Auch wenn Waldtraud Konrad vor kurzem ihren 58-jährigen Geburtstag gefeiert hat, ist sie in ihrem Herzen nach wie vor eine 18-Jährige. Die immer gut gelaunte Kinderpflegerin lacht gerne und liebt ihre kleinen Schützlinge wie ihre eigenen Kinder. Das ist seit 40 Jahren so. Dafür und für vier Jahrzehnte Treue zum katholischen Kindergarten St. Elisabeth ehrte sie Pfarrer Maximilian Roeb am Martins-Tag in der Kirche St. Michael.
Für die Erzieherin war es eine echte Überraschung, als ihr Chef sie vor zum Altar bat und vor großem Publikum zu ihrem Berufsjubiläum gratulierte. Keiner könne mehr nachzählen, wie viele Kinder Waltraud Konrad in diesen Jahrzehnten betreut habe, wie viele Kindertränen sie getrocknet habe und in wie viele strahlende Kindergesichter sie geschaut habe, sagt Roeb. "Waltraud Konrad ist auch wie ein St. Martin", lobte der Pfarrer die gute Seele.

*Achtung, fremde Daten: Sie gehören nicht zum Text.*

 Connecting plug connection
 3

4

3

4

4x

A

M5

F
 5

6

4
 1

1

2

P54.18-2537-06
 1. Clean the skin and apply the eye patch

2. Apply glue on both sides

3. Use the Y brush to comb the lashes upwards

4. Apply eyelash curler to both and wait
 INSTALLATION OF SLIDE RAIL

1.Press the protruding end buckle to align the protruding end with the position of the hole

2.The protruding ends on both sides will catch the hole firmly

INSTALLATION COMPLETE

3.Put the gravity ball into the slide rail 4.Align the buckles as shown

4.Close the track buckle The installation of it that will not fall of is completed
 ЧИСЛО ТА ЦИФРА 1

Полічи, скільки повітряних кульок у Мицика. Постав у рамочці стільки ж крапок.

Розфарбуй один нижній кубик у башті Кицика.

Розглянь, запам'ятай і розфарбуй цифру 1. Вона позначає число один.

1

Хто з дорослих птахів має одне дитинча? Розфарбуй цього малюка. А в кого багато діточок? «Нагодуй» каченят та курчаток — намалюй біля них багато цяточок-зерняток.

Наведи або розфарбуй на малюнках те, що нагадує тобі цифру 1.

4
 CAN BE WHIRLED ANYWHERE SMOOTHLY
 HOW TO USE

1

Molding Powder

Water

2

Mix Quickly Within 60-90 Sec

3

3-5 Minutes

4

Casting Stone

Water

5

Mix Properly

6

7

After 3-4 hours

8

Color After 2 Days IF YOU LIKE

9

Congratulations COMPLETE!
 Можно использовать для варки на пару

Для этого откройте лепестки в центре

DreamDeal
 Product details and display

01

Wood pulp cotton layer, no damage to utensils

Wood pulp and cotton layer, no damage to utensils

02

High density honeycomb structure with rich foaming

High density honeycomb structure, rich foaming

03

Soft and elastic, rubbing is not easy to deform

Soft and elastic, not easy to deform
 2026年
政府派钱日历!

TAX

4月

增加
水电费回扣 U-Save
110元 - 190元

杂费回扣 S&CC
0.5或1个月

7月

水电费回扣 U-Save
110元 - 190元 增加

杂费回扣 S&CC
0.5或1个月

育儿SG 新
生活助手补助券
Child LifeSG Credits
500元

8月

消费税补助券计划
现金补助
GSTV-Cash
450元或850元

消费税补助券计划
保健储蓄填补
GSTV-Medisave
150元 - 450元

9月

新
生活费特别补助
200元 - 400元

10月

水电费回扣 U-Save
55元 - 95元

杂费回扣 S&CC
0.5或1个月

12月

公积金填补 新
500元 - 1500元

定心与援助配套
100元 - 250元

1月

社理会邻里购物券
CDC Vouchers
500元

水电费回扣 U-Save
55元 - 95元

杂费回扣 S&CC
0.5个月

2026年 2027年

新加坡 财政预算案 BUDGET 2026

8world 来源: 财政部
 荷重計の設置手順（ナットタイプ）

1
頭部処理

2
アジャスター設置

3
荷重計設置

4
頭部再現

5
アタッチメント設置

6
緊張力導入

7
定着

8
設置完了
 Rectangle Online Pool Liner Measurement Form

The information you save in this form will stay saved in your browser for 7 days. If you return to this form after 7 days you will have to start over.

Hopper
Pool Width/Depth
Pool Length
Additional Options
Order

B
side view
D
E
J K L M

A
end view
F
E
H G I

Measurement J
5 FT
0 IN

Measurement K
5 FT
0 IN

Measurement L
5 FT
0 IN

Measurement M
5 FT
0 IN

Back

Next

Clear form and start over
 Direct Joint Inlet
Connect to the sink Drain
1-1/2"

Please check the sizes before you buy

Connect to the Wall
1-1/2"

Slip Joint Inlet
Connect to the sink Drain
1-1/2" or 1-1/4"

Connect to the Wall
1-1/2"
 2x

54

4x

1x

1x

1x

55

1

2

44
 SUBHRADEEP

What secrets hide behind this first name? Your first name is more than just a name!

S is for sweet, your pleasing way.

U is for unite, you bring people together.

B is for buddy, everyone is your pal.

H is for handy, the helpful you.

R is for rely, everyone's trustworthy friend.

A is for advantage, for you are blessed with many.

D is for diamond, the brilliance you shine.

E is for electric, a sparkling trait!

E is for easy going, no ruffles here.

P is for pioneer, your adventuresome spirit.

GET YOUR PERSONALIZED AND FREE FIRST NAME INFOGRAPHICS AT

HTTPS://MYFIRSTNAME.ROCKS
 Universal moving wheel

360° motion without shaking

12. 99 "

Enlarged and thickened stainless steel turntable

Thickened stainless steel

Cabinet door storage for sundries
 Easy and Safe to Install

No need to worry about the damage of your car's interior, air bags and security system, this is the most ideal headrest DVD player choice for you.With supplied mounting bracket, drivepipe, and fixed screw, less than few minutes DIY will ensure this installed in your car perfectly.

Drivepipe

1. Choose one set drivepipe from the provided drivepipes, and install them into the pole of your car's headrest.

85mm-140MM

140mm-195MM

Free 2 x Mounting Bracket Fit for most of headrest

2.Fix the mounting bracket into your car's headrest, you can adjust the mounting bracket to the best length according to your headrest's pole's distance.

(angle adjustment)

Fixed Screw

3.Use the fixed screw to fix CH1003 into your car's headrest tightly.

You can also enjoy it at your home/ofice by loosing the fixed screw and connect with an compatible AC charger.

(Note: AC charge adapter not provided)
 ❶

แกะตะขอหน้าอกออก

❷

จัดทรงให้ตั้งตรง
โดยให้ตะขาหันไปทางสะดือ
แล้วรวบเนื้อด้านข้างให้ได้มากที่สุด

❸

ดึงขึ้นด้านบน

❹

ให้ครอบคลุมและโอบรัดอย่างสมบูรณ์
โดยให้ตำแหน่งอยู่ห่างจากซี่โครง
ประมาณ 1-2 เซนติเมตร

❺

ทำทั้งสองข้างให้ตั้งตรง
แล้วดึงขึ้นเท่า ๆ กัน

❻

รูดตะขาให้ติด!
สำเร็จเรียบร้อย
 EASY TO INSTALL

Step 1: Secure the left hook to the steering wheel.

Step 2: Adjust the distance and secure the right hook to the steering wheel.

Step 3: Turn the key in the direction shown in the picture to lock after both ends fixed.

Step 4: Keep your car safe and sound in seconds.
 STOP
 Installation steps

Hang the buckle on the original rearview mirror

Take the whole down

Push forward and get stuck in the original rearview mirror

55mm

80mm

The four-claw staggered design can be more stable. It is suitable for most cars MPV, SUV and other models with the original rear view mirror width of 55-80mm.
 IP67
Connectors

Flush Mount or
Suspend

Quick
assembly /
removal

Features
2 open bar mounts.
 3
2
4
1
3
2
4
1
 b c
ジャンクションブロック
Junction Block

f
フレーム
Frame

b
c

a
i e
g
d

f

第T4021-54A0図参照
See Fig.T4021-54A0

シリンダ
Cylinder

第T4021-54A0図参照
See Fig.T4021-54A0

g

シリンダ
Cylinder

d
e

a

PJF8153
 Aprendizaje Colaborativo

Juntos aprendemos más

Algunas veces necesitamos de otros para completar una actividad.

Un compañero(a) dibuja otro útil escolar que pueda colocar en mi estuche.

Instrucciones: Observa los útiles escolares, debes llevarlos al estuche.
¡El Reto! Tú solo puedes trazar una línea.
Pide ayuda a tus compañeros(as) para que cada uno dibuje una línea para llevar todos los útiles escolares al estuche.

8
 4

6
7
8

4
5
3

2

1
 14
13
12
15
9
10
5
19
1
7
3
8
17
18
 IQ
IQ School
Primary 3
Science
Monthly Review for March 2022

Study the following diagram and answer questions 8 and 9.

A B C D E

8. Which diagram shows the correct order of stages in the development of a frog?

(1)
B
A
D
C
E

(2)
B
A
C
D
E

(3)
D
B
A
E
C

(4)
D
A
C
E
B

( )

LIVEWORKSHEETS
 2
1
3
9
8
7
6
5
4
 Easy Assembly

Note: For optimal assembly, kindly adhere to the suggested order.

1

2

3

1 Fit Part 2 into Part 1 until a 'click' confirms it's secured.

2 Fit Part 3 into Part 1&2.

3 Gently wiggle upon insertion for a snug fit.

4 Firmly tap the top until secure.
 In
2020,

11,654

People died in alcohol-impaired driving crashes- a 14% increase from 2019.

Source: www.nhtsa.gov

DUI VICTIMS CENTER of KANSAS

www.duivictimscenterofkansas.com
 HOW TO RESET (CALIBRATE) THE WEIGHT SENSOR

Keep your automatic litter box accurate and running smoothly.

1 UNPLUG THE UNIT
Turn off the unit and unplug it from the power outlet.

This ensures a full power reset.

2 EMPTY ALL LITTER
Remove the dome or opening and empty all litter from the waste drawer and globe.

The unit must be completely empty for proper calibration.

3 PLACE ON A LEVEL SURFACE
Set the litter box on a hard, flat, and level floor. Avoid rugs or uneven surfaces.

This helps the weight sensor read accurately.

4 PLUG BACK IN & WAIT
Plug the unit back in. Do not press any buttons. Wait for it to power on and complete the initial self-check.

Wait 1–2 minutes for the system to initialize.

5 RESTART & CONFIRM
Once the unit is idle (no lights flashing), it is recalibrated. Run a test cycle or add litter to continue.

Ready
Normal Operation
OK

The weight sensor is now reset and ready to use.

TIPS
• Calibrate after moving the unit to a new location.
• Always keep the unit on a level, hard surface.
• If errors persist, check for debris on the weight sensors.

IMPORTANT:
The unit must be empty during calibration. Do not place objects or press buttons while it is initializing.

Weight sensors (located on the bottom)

Ihren Dienst im Kindergarten St. Elisabeth hat Waltraud Konrad unter Leitung der Ordensfrau Schwester Elfriede begonnen. "Damals hatten wir 23 Kinder. Der Kindergarten war nur von 7.45 bis 11 Uhr und von 13 bis 16 Uhr geöffnet", erinnert sich die Jubilarin zurück. Jetzt betreue das Team 100 Kinder, von der Kinderkrippe über den Kindergarten bis hin zu den Grundschülern mit deren Hausaufgaben. Längst ist Waldtraud Konrad nicht mehr allein für die Kinder da. Die Zahl der Mitarbeiterinnen hat sich in den 40 Jahren verfünffacht auf insgesamt zehn. Waltraud Konrad habe ihren Entschluss zur Kinderpflegerin nie bereut, wenn sie auch ursprünglich Kinderkrankenschwester werden wollte. Für ihre Treue bekam Waltraud Konrad von Pfarrer Roeb eine Urkunde, die Kolleginnen überreichten ein Geschenk.